── DOCUMENT SECTION ──

Central America is once again trending. Economies are struggling, COVID is raging, and democracy is failing the people. Hope for a better life, and the hopelessness of current conditions, is a powerful motivator, and migration has spiked. A bit more aid for the region and a bit less corruption won’t change that. What might make a difference: increased trade and greater investment.
Vice President Harris has now waded into these intractable issues with a visit to Guatemala and Mexico. Her stern “do not come” directive to potential migrants across Central America drove the news cycle, and there was additional fanfare about vaccine donations, corruption and increased development aid. Yet there was curiously little discussion about things that might be achieved to improve the attractiveness of regional economies for investment and job creation. Nor was there much apparent appreciation among commentators of the direct linkage between sluggish economic growth and weak or venal governance, including the increasingly autocratic rule of Nayib Bukele in El Salvador, Juan Orlando Hernandez’ chaotic leadership in Honduras and the Ortega administration’s democratic dismantling next door in Nicaragua.
These topics are fraught. Politically, the United States requires partners on the ground in Central America willing to implement a common agenda that will ultimately reduce migratory urges, at some political risk to regional leaders themselves. That’s tough to do with the current crop of regional leaders.
The economic debate is equally challenging: migrants in the United States are often accused of “stealing jobs.” On the other hand, investors who create jobs abroad, thus encouraging migrants to remain in their home countries, are sometimes accused of undermining the U.S. economy. The Trump administration raised these accusations to an art form, but they have long existed in the United States on both ends of the political spectrum. To wit: in a bizarre move cheered by both left and right, one of the key objectives of turning the North American Free Trade Agreement (NAFTA) into the The U.S.–Mexico–Canada Agreement (USMCA) was to reduce, rather than expand, U.S. investor protections in Mexico.
When it comes to Central America, downplaying or simply ignoring the trade and economic agenda is therefore the politically-astute course, whereas most people, presumably, are against corruption. But that won’t create jobs or put food on the table for the impoverished and destitute who will continue to migrate, nor will it create enforceable rule of law and incentives for transparency.
In the wake of the vice president’s travel, the United States will have to think bigger and bolder. Making a lasting difference will require sustainable regional growth, including formal linkage between USMCA and the countries comprising the Central America-Dominican Republic trade agreement (CAFTA-DR). Taking this step would strengthen critical supply chains to support post-pandemic U.S. economic resiliency in cooperation with USMCA partners Mexico and Canada. It would assist Central Americans within Central America, discouraging travel northward. And it would build anti-corruption efforts and support regional democratic practices.

───
── EXTRACTED RECORDS ──

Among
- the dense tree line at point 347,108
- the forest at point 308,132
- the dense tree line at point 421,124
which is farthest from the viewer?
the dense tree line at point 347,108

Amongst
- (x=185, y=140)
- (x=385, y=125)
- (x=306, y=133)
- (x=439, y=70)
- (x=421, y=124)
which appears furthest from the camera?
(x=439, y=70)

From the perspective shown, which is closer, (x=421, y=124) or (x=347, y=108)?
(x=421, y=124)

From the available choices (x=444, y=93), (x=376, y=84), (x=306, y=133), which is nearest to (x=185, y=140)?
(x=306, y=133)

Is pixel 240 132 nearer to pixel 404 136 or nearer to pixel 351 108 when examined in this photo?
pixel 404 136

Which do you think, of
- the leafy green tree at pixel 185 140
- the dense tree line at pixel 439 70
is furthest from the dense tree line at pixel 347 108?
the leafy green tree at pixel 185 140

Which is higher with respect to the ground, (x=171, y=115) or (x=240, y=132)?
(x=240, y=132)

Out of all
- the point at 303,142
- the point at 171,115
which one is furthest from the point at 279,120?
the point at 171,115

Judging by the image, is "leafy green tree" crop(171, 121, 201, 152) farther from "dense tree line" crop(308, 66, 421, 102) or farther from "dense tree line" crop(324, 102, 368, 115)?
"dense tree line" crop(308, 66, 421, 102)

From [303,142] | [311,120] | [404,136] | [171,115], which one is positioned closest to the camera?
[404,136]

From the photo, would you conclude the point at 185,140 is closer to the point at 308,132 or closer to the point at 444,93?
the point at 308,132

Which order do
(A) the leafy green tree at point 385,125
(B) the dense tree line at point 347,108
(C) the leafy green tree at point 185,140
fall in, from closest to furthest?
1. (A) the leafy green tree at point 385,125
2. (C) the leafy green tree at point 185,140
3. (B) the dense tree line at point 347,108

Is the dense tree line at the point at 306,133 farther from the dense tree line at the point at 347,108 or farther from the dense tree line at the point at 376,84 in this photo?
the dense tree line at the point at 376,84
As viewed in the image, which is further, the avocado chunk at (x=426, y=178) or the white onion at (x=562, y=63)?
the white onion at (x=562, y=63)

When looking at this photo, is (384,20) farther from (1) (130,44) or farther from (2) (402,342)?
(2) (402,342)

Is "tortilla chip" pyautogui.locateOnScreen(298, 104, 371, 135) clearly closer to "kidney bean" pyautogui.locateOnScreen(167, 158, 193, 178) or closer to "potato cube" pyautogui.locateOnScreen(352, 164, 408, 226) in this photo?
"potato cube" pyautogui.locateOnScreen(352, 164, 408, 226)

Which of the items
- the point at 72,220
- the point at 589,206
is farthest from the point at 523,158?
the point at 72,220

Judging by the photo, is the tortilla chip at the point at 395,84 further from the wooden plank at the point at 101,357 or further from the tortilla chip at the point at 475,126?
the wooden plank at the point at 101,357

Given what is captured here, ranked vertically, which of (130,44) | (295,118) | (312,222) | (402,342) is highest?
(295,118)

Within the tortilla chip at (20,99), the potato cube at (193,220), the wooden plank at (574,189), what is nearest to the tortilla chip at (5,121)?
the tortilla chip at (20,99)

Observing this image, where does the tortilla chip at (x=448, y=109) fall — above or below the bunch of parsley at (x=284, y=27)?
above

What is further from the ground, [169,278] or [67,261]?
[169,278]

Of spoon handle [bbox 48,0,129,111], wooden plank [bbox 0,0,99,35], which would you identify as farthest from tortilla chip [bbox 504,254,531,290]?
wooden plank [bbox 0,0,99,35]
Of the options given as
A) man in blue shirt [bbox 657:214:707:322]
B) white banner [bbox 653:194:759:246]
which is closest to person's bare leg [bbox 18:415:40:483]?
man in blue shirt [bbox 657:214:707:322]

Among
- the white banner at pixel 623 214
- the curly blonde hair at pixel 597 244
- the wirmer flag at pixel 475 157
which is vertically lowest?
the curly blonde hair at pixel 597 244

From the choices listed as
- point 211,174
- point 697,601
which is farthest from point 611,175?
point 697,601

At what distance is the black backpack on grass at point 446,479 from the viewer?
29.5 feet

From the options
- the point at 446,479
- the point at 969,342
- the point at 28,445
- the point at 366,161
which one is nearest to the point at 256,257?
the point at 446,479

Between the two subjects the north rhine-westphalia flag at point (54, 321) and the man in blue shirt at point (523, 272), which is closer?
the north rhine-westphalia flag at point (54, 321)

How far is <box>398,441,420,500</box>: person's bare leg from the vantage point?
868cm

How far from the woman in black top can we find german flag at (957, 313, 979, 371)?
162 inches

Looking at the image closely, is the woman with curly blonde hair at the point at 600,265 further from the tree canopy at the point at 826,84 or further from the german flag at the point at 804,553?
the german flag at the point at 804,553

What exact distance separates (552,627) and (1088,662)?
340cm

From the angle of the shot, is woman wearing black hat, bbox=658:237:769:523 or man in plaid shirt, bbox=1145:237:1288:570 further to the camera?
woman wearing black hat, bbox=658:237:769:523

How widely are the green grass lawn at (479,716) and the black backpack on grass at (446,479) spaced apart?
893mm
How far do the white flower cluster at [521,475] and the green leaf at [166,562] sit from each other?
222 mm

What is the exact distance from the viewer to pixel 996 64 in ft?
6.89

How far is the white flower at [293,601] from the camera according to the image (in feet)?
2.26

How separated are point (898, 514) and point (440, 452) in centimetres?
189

───

§ EXERCISE TASKS
• 1. Reproduce the part of the Central America commentary starting with "Vice President Harris" and going on through "door in Nicaragua.".
• 2. In the Central America commentary, which two countries did Vice President Harris visit?
None of these entries relate to the Central America commentary.

§ RESULTS BY TASK
• 1.
Vice President Harris has now waded into these intractable issues with a visit to Guatemala and Mexico. Her stern “do not come” directive to potential migrants across Central America drove the news cycle, and there was additional fanfare about vaccine donations, corruption and increased development aid. Yet there was curiously little discussion about things that might be achieved to improve the attractiveness of regional economies for investment and job creation. Nor was there much apparent appreciation among commentators of the direct linkage between sluggish economic growth and weak or venal governance, including the increasingly autocratic rule of Nayib Bukele in El Salvador, Juan Orlando Hernandez’ chaotic leadership in Honduras and the Ortega administration’s democratic dismantling next door in Nicaragua.

• 2. Guatemala and Mexico.